Gipfeltreffen in Brüssel Migration, Verbrenner-Aus, Atomkraft: Diese Streit- und Reizthemen stehen auf der EU-Agenda
An Gesprächsstoff dürfte es nicht mangeln: Die Staats- und Regierungschefs der EU kommen zu einem zweitätigen Gipfeltreffen in Brüssel zusammen – und es gibt allerhand zu besprechen. Ein Überblick.
Die Staats- und Regierungschefs der Europäischen Union kommen ab Donnerstagvormittag in Brüssel zu ihrem zweitägigen Frühjahrsgipfel zusammen. Eigentlich geht es um ein milliardenschweres Munitionspaket für die Ukraine und den Ausbau “grüner” Technologien in Europa. Streit droht allerdings um deutsche Autos und die französische Atomkraft.

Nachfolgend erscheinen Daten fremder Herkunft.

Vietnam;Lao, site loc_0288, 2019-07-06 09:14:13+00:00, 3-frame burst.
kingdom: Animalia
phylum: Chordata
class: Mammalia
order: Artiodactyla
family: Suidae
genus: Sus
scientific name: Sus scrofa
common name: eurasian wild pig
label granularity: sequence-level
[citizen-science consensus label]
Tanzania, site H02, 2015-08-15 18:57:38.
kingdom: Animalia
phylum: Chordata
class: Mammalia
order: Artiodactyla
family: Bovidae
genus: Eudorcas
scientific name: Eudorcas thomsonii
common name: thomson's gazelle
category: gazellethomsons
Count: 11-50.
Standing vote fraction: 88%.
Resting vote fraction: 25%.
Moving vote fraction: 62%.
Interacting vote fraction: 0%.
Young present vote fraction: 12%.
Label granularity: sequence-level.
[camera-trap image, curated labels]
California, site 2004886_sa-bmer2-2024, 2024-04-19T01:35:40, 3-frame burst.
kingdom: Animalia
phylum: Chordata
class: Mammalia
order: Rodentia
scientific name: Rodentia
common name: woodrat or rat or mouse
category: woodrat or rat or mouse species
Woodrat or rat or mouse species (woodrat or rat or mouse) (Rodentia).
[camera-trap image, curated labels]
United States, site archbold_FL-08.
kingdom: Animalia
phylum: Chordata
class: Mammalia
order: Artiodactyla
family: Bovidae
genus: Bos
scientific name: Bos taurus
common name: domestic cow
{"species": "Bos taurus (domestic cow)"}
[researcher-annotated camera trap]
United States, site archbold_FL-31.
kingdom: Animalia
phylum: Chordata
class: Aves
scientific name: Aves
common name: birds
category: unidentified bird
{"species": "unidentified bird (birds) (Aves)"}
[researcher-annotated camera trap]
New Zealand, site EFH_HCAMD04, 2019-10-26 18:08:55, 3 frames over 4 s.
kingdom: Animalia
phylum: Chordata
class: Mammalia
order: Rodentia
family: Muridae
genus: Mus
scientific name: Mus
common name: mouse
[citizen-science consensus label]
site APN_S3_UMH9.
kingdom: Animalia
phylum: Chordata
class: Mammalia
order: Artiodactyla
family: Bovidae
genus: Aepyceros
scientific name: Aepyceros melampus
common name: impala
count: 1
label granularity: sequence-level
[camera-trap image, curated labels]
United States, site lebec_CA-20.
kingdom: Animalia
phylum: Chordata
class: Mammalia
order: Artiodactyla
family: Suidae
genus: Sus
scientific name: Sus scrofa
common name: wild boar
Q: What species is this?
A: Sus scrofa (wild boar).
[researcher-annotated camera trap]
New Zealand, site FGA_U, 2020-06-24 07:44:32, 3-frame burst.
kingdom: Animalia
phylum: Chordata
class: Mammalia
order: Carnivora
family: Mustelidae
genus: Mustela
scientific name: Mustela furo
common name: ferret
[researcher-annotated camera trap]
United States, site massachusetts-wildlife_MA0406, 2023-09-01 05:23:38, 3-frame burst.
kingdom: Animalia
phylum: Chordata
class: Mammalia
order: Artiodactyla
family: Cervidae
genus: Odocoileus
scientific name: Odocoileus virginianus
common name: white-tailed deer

Das Ringen um das Verbrenner-Aus
Bundeskanzler Olaf Scholz (SPD) dürfte bei dem Gipfel unter Druck geraten, weil die FDP auf den letzten Metern das europaweite Aus für Autos mit Verbrennungsmotor ab 2035 ausgebremst hatte. Frankreich und andere Länder werfen der Bundesregierung deshalb Unzuverlässigkeit vor und sprechen von einem unerhörten “Präzedenzfall”. Die EU-Kommission und das Bundesverkehrsministerium verhandelten hinter den Kulissen über eine Lösung, ein Durchbruch zeichnete sich vorerst aber nicht ab.
Die Rolle der Atomkraft in Europa
Frankreichs Präsident Emmanuel Macron will auf dem Gipfel eine Lanze für die Atomkraft brechen, aus der Frankreich weiter rund 70 Prozent seines Stroms bezieht – der größte Anteil weltweit. Aus Macrons Umfeld verlautete, es dürfe in der EU keine “Diskriminierung” der Nuklearenergie geben. Der Präsident wolle die Partner drängen, über die Rolle der Atomkraft in Europa “ein für alle Mal” zu entscheiden.
Der innenpolitisch durch die Proteste gegen seine Rentenreform unter Druck stehende Macron stößt sich unter anderem an einem neuen Gesetzesvorhaben, mit dem die EU-Kommission saubere Technologien massiv ausbauen will. Damit soll den USA und China Paroli geboten und Europa als erster Kontinent klimaneutral werden. Mit dem sogenannten Netto-Null-Industrie-Gesetz sollen aber nur neue und “fortschrittliche” Atomreaktoren gefördert werden, nicht Bestandsmeiler.
Deutschland und Österreich wollen verhindern, dass die Atomkraft als “sauber” eingestuft wird. Macron plant nach den Angaben aus seinem Umfeld am Freitag ein bilaterales Treffen mit Scholz zu den Konfliktthemen.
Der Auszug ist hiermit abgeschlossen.